Even
Yahoo! News (via the Associated Press) is reporting that the expiring tax cuts hit taxpayers at every level:
WASHINGTON – Here’s some pressure for lawmakers: If they don’t reach agreement on extending soon-to-expire Bush-era tax cuts, nearly all their constituents back home will get big tax increases.
A typical family of four with a household income of $50,000 a year would have to pay $2,900 more in taxes in 2011, according to a new analysis by Deloitte Tax LLP, a tax consulting firm.
That’s
on top of the $9,058 in income tax that is already being paid on a $50,000 income. So, that $50,000 income is now $38,042.
But wait, there’s more. Employees pay an addition 6.2% tax on that $50,000 for Social Security (i.e. $3100); self-employed workers also pay the employer’s 6.2% share (i.e. another $3100). So, that $50,000 income is now either $34,942 (for employees) or $31,842 (for self-employed).
Don’t forget Medicare taxes: 1.45% of employee’s income ($725), 2.9% of self-employed income (another $725). So that $50,000 income is now either $34,217 (for employees) or $33,492 (for self-employed).
Do the math: 1.2% tax on the first $7,000 for unemployment insurance tax, plus state and local income taxes (in most states), plus sales taxes, plus property taxes, plus city and county taxes for schools/hospitals/other services. The poverty level for families of 4, for all states (except Alaska and Hawaii) and for the District of Columbia is $22,050!

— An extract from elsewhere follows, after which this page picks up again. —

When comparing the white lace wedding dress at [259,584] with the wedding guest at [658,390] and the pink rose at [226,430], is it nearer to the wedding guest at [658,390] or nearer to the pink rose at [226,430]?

Some cities even collect income tax on not only residents but non-residents employed in the city – even when the non-resident works temporarily in the city. In 1992 the city of Philadelphia began enforcing the collection of city wage taxes on visiting baseball players who played games in Philadelphia.

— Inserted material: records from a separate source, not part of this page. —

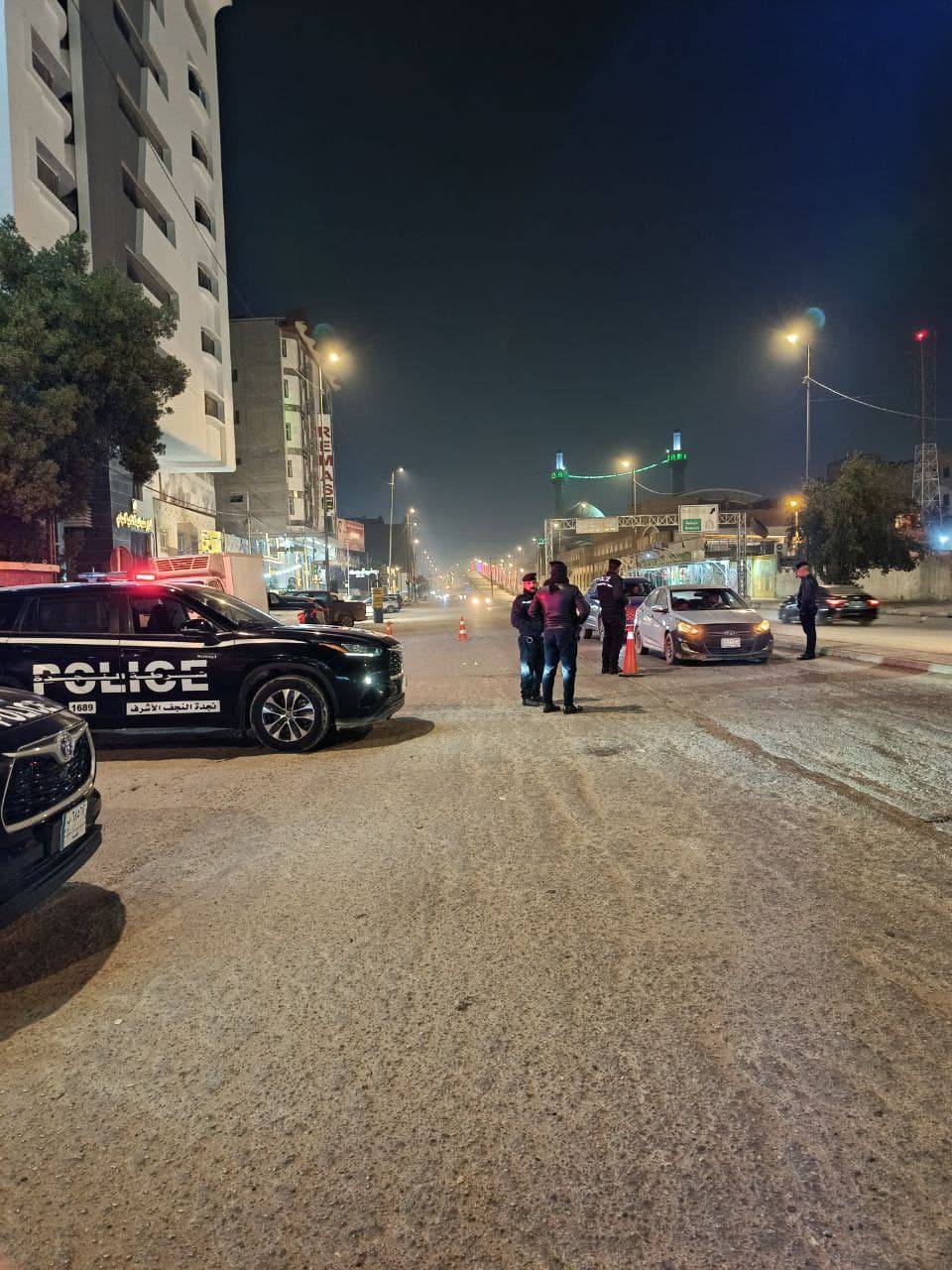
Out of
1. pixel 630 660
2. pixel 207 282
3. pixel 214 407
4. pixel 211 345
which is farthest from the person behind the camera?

Then there’s this example (from the
New York State Department of Taxation and Finance Publication 88):
If you file a joint federal return and:
- both spouses are nonresidents and both have New York source income, or
- one spouse is a part-year resident and the other is a nonresident with New York source income, or
- both spouses are part-year resident,
you must file a joint New York State return using
Married filing joint return as your filing status. Both spouses must sign the return and will generally be jointly and severally (individually) liable for the entire tax, penalty, or interest due.
Taxing the non-resident spouse of a part-year resident! No wonder
1.5 million, or 8 percent of its population, have left that state since 2000.